In other news, I found a great flatshare on Riedmattstrasse in Kreis 3 in Zürich with a fellow Google summer intern. Thanks to all (Jeroen, Martin, Jaroslavs, Giacomo..) who gave me pointers about finding accomodation in Zürich. I’m looking forward to a great summer there.

coffee

* It did involve generating about 40 millions gpg keys on a few très badass computing clusters

UPDATE: Come on guys. Of course I followed basic key management rules.
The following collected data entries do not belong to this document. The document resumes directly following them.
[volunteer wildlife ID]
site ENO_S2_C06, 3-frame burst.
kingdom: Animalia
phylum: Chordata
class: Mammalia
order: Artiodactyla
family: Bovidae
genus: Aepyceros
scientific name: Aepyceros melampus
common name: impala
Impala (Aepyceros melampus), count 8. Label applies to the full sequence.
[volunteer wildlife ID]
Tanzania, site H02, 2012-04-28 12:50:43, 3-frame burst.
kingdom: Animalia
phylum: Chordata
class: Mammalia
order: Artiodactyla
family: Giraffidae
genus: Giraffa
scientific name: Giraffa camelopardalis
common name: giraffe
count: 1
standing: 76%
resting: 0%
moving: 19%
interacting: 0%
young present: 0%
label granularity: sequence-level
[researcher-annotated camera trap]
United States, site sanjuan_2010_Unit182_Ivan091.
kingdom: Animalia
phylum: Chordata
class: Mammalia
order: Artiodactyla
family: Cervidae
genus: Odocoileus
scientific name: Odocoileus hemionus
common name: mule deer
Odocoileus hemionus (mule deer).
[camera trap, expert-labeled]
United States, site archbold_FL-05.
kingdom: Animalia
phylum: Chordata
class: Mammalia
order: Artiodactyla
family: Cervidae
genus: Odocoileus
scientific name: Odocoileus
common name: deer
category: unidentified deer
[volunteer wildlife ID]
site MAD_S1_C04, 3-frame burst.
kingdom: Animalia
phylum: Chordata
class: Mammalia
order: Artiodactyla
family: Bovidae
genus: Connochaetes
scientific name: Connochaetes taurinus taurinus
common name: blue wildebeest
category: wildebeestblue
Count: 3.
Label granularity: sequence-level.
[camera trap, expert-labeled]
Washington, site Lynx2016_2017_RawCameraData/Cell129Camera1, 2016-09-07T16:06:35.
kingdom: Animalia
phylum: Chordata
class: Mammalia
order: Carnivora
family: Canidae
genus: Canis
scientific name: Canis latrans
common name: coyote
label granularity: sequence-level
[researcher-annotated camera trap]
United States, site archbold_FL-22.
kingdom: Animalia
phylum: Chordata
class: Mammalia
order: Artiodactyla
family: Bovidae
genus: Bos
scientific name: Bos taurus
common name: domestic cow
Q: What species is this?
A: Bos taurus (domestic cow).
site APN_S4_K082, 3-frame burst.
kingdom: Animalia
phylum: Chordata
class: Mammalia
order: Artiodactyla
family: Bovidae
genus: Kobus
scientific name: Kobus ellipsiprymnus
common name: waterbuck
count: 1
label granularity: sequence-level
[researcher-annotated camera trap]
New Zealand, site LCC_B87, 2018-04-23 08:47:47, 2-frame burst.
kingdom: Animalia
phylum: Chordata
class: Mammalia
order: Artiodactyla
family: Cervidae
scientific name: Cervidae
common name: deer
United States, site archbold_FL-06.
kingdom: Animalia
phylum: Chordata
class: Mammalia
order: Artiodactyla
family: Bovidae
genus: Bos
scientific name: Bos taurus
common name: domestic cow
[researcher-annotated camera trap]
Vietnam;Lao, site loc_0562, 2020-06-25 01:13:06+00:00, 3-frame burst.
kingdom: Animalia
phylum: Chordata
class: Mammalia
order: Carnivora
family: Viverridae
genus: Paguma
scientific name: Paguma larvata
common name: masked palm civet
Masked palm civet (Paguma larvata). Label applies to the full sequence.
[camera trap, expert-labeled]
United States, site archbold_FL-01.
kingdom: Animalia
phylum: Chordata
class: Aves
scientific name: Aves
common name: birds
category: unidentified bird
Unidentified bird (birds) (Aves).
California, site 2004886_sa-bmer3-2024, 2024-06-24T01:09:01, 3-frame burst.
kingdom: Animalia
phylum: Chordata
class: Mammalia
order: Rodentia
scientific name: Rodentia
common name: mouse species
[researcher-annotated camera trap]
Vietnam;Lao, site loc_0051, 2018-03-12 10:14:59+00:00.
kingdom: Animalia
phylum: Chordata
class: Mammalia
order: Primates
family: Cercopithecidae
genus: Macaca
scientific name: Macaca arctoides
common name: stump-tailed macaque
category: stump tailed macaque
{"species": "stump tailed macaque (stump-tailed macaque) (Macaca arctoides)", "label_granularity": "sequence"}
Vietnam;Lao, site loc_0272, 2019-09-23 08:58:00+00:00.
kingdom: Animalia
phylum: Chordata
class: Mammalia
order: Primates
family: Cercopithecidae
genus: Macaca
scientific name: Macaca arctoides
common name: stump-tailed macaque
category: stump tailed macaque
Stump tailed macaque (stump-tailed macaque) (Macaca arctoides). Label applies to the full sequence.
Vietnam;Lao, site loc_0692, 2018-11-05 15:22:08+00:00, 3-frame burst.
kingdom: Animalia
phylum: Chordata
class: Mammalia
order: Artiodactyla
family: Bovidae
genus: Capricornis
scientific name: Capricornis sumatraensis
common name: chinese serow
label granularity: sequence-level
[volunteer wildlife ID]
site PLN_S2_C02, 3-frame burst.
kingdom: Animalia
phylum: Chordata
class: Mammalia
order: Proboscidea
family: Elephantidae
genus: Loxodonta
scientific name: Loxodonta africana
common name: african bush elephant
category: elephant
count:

The clusters which generated the actual final keys were under my direct control and the particular slice which generated this published key is on my desk.

7 Responses to “PGP/GPG transition 8CA99047 -> 29C0FFEE *”

  1. garden says:

    Were you the only one with root access on those clusters? :-)

  2. Simon McVittie says:

    So, er, before your GPG key was published or used anywhere, it had already been present on machines outside your direct control? I don’t think that’s an example of the sort of good key management that Debian relies on.

  3. Obey Arthur Liu says:

    Of course, I’m the only root on stacks computers on computers in my bedroom.

  4. Obey Arthur Liu says:

    This particular key was generated on a cluster placed in my bedroom, under my sole control. Don’t worry :D

  5. . says:

    Is the computing power the main limitation or the entropy? It always looked to me like the main problem ist the latter.

  6. Obey Arthur Liu says:

    Depends, but the entropy issue is easy to bypass, without losing security.

  7. Amir says:

    Neat! Now you should invite 28 friends for coffee and drink for the new web of trust while signing each other’s new keys.